This film takes its audience back to the 70s and the political struggles that took place in the aftermath of the 1968's revolution in France.
As a young man accused of a double murder and numerous hold-ups, Pierre Goldman is depicted as a terrorist, radicalised by his communists parents (jews from Poland who left the pogroms back in the 20's) and by the people he met "along the way" in Poland, Cuba and Venezuela. As stubborn as impulsive, he seems to hold a grudge against the whole world, the cops and the heirs of aristocracy above all. He blames the police for being prejudiced against people like him, or his mates, immigrants mistreated by the police.
Will this be a good reason to declare this man guilty of a murder ?

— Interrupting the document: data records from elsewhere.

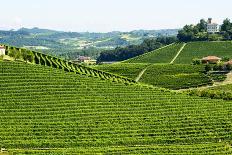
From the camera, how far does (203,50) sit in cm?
14850

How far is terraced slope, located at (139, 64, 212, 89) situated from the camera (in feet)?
333

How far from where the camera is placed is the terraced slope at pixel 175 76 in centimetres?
10139

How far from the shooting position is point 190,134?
68.1 m

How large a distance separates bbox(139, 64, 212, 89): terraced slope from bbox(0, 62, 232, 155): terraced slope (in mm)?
17404

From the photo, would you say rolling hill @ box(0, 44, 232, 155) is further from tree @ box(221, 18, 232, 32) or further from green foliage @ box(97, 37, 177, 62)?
green foliage @ box(97, 37, 177, 62)

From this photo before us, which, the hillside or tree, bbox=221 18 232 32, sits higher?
tree, bbox=221 18 232 32

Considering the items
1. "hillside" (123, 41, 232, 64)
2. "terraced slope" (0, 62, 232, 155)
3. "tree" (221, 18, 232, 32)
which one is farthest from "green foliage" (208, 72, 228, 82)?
"tree" (221, 18, 232, 32)

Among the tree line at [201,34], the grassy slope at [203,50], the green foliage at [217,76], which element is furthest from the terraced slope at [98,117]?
the tree line at [201,34]

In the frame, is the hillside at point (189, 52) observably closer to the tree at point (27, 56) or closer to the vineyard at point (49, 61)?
the vineyard at point (49, 61)

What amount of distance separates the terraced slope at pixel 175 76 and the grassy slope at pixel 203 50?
2753cm

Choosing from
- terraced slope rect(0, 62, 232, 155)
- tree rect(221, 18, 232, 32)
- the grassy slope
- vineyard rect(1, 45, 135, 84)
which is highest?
tree rect(221, 18, 232, 32)

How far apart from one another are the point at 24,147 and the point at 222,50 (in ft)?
315

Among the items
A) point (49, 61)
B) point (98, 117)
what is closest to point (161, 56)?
point (49, 61)

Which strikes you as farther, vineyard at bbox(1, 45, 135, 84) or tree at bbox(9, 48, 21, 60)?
vineyard at bbox(1, 45, 135, 84)
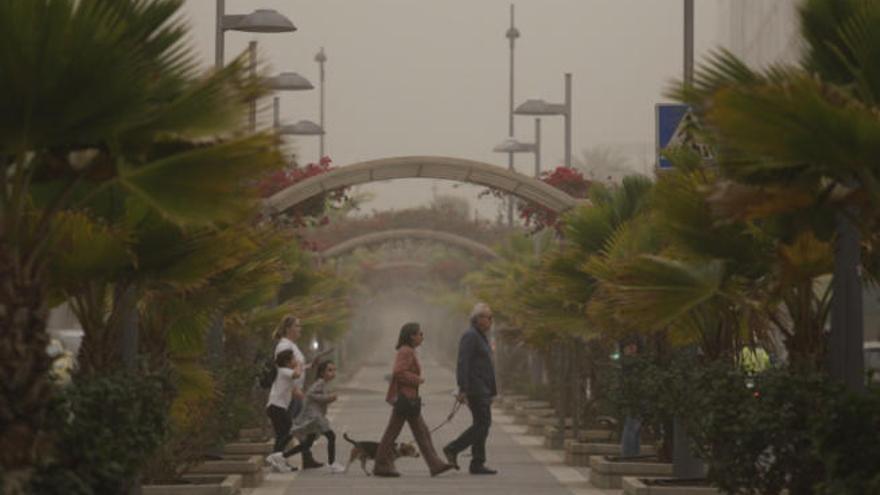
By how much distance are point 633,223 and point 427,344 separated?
521 ft

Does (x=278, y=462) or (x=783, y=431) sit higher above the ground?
(x=783, y=431)

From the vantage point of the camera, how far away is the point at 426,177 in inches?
1415

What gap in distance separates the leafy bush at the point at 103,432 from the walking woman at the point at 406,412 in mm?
10316

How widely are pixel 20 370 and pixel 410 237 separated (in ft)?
190

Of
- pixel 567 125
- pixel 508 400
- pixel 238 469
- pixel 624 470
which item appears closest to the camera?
pixel 624 470

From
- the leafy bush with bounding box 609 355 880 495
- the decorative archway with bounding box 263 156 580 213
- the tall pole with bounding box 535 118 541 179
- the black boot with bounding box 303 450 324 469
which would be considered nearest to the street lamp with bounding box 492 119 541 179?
the tall pole with bounding box 535 118 541 179

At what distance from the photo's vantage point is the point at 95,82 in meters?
13.5

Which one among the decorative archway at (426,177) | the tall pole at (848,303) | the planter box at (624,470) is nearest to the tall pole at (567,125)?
the decorative archway at (426,177)

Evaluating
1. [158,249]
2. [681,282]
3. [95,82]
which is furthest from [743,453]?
[95,82]

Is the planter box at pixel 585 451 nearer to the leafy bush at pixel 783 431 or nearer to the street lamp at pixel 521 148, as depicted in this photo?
the leafy bush at pixel 783 431

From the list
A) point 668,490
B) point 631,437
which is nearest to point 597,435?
point 631,437

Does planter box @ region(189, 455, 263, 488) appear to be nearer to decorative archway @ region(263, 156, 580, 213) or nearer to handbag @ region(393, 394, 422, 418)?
handbag @ region(393, 394, 422, 418)

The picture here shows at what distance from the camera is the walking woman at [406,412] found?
26844mm

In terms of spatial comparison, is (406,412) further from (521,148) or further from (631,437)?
(521,148)
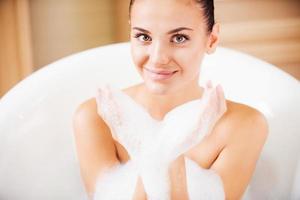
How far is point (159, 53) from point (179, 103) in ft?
0.31

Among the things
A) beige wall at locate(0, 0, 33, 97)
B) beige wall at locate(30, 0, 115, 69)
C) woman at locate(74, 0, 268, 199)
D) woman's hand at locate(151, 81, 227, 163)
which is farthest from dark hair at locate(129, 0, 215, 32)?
beige wall at locate(0, 0, 33, 97)

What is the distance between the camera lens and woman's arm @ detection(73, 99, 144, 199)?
2.57 ft

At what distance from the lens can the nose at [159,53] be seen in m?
0.71

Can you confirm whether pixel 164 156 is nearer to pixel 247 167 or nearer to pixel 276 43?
pixel 247 167

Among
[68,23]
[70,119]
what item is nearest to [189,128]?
[70,119]

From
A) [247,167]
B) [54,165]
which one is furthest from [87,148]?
[247,167]

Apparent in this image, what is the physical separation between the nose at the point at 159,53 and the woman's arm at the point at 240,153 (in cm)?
14

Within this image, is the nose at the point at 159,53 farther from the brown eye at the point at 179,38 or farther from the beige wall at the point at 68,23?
the beige wall at the point at 68,23

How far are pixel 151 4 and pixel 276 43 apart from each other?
0.39 m

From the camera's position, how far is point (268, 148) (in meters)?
0.83

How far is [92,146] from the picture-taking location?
805 millimetres

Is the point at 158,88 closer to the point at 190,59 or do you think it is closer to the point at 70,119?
the point at 190,59

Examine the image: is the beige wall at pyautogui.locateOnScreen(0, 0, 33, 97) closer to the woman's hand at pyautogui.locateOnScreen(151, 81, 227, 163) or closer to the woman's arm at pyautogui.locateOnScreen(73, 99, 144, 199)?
the woman's arm at pyautogui.locateOnScreen(73, 99, 144, 199)

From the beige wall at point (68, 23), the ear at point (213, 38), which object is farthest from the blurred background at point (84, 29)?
the ear at point (213, 38)
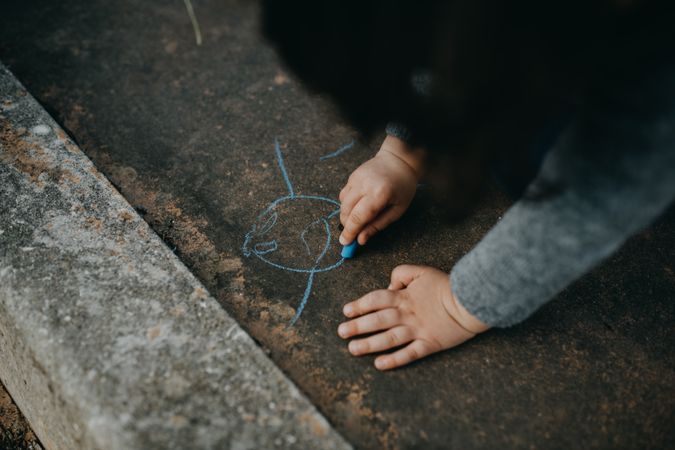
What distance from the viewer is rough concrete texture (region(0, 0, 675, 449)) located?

Will the French society of 70's will decide to bury 68's values with this trial ?
Is he the scapegoat that everyone was expecting to blame the 68 revolution for good ?
The fantastic adaptation of this trial will give some anwers for sure. It's to me a fantastic depiction of the French society of the 70's with the opposition betweeen conservatism ( those who clearly lean right and who are represented by DeGaule's supporters very keen to defend patriarchy and old bourgeois way of life) and some revolutionary's aspirations of the lefties (inspired by French intellectuals like Simone DeBeauvoir or other communists's supporters also present in the court).
Tensions, and moral values will pull their weight in this trial whose scenes are incredibly interpreted. The main character interpreted by Arieh Worthalter who definitely deserves an award for his performance(he finally got the Cesar) as well as the other actors (the lawyers, the witnesses, the attorneys and prosecutor) are just perfect in the way they express themselves, in the tension and the moral stake they put in the middle of the room. The whole trial looks perfectly genuine and it's highly interesting to see what was at stake morally speaking in the French society back in those days.
In Europe, the 1970's are years of rebellion, violences and massive opposition between liberalism and communism and it's this struggle of ideas that is portrayed in this film.
A fantastic adaptation and reproduction of a trial that changed France for good.